- Direction: Please rewrite the lines from the line with "How far removed" to the line with "280 centimetres", swapping "bare foot" for "uncovered foot" and changing nothing else.

- Stored data:
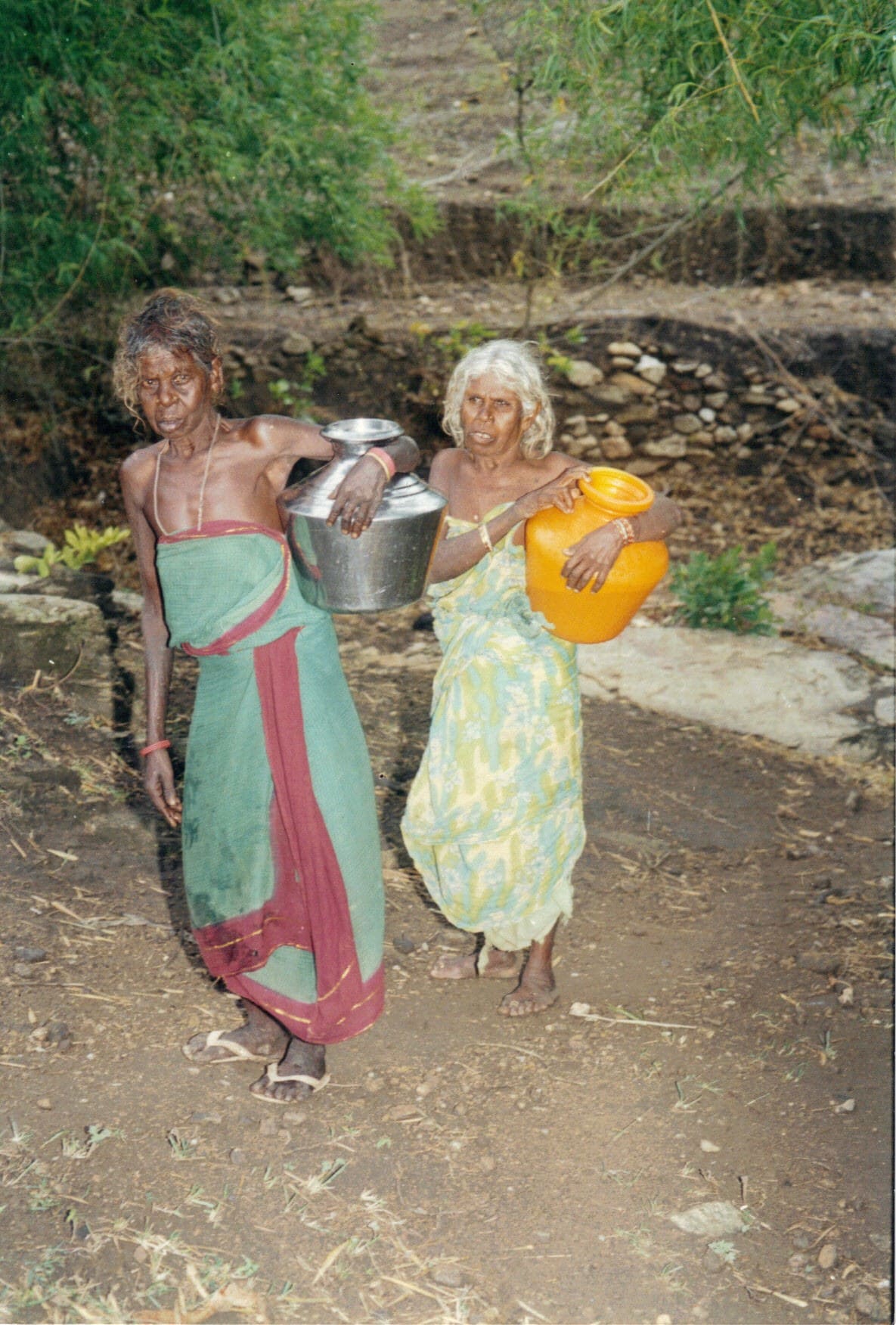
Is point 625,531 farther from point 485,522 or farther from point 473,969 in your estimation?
Answer: point 473,969

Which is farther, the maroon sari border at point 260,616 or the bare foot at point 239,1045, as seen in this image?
the bare foot at point 239,1045

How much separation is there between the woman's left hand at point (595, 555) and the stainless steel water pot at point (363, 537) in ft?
1.10

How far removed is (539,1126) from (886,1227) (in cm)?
73

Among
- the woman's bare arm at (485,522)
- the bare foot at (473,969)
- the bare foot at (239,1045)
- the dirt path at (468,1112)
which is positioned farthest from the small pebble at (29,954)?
the woman's bare arm at (485,522)

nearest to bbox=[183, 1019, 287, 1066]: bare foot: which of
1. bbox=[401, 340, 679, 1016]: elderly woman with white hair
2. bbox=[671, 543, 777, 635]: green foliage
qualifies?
bbox=[401, 340, 679, 1016]: elderly woman with white hair

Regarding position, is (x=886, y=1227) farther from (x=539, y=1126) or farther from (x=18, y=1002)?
(x=18, y=1002)

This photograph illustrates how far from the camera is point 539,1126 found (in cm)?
284

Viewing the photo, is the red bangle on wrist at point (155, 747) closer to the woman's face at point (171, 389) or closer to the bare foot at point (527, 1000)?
the woman's face at point (171, 389)

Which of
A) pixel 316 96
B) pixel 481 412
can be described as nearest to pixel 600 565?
pixel 481 412

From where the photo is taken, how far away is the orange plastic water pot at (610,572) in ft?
8.64

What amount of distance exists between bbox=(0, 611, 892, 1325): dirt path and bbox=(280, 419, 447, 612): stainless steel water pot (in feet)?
3.93

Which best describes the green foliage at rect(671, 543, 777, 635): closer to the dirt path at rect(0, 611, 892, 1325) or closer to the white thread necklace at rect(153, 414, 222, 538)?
the dirt path at rect(0, 611, 892, 1325)

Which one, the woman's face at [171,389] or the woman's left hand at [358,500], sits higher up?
the woman's face at [171,389]

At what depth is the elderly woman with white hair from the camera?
280 centimetres
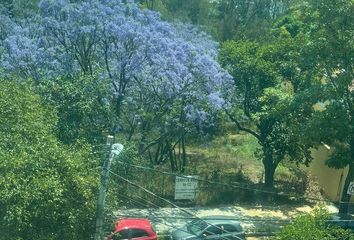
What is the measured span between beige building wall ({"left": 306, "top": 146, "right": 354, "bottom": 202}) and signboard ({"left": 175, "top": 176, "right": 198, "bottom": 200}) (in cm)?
552

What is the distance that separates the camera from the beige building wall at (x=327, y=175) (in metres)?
21.3

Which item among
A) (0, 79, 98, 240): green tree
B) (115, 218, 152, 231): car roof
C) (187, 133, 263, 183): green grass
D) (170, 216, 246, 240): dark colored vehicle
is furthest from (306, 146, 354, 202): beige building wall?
(0, 79, 98, 240): green tree

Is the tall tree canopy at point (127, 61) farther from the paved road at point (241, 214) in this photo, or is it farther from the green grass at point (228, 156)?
the green grass at point (228, 156)

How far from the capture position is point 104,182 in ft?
36.4

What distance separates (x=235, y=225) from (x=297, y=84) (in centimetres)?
714

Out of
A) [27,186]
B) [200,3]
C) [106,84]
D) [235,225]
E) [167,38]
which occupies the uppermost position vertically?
[200,3]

- Completed exercise:
How far removed is (539,1126) from (886,1227) (in cm)?
73

Among
- the woman's bare arm at (485,522)
- the uncovered foot at (473,969)
- the uncovered foot at (239,1045)
- the dirt path at (468,1112)
which is positioned farthest from the small pebble at (29,954)?
the woman's bare arm at (485,522)

nearest to bbox=[183, 1019, 287, 1066]: uncovered foot: which of
1. bbox=[401, 340, 679, 1016]: elderly woman with white hair
2. bbox=[671, 543, 777, 635]: green foliage
qualifies?
bbox=[401, 340, 679, 1016]: elderly woman with white hair

Regarding position, is (x=886, y=1227) farther from (x=539, y=1126) or farther from (x=18, y=1002)?
(x=18, y=1002)

This photograph illustrates how far from the camera is point 539,1126 found (in cm)?
284

Viewing the photo, is the red bangle on wrist at point (155, 747) closer to the woman's face at point (171, 389) or closer to the uncovered foot at point (527, 1000)?
the woman's face at point (171, 389)

Which of
A) pixel 316 96
B) pixel 481 412
can be described as nearest to pixel 600 565?
pixel 481 412

From where the photo is taken, how far away is the orange plastic water pot at (610,572) in ft?
8.64

What amount of distance exists between bbox=(0, 611, 892, 1325): dirt path and bbox=(280, 419, 447, 612): stainless steel water pot (in feet)?
3.93

Which best describes the green foliage at rect(671, 543, 777, 635): closer to the dirt path at rect(0, 611, 892, 1325) or closer to the white thread necklace at rect(153, 414, 222, 538)?
the dirt path at rect(0, 611, 892, 1325)

Which one, the woman's face at [171,389] or the woman's left hand at [358,500], sits higher up?
the woman's face at [171,389]

At what depth is the elderly woman with white hair from the camera?
280 centimetres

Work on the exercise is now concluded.